| Text |

---

# Relationship Example

This Notebook show a simple tool used to check the validity of relationship property

_______

## Relationship property

The `relationship property` is defined between two lists and can take 4 values:
- **derived** : relationship 1 - n between the two lists
- **coupled** : relationship 1 - 1 between the two lists
- **crossed** : relationship n - n between the two lists (when all values of the first list are associated with all values of the second list)
- **linked** : other cases

## Check tool 

Calculation of the property with only standard python functions.

In [1]:
def check_relationship(field1, field2):
    
    dist = len(set(zip(field1, field2)))
    len1 = len(set(field1))
    len2 = len(set(field2))
    
    if dist == len1 and dist > len2:    
        return "field 2 is derived from field 1"
    if dist == len2 and dist > len1:    
        return "field 1 is derived from field 2"    
    if dist == len1 and dist == len2:   
        return "field 2 and field 1 are coupled"
    if dist == len1 * len2:             
        return "field 2 and field 1 are crossed"
    return "field 1 and field 2 are linked"

## Fast check tool

This example uses Numpy functions

In [4]:
import numpy as np
import pandas as pd

def fast_check_relationship(field1, field2):
    
    field1 = field1.astype('category').cat.codes if isinstance(field1, pd.Series) else field1
    field2 = field2.astype('category').cat.codes if isinstance(field2, pd.Series) else field2
        
    f1   = np.array(field1)

---

| Data |
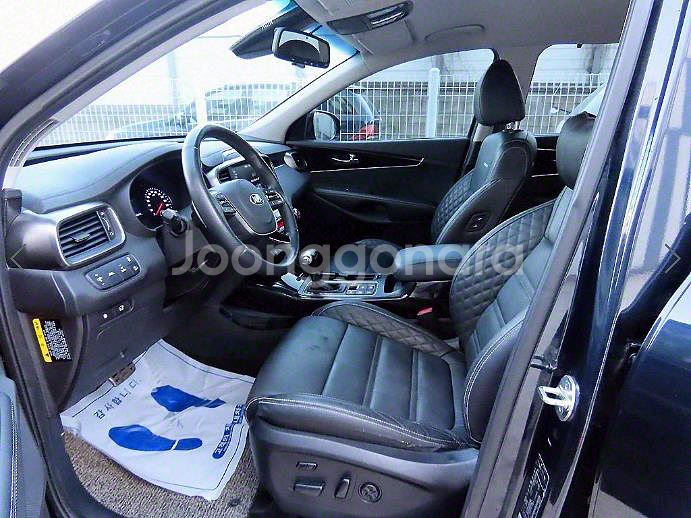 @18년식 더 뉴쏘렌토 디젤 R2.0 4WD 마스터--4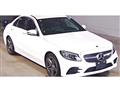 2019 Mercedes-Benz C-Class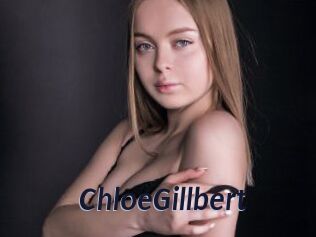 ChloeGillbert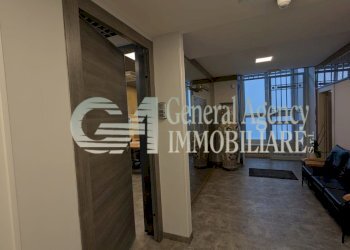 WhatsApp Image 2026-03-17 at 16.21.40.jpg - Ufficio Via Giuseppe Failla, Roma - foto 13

---

| Exercise description |
Copy out the relationship notebook from "# Relationship Example" up to and including "the second list)". The data has no connection to the relationship notebook.

| Answer box |
# Relationship Example

This Notebook show a simple tool used to check the validity of relationship property

_______

## Relationship property

The `relationship property` is defined between two lists and can take 4 values:
- **derived** : relationship 1 - n between the two lists
- **coupled** : relationship 1 - 1 between the two lists
- **crossed** : relationship n - n between the two lists (when all values of the first list are associated with all values of the second list)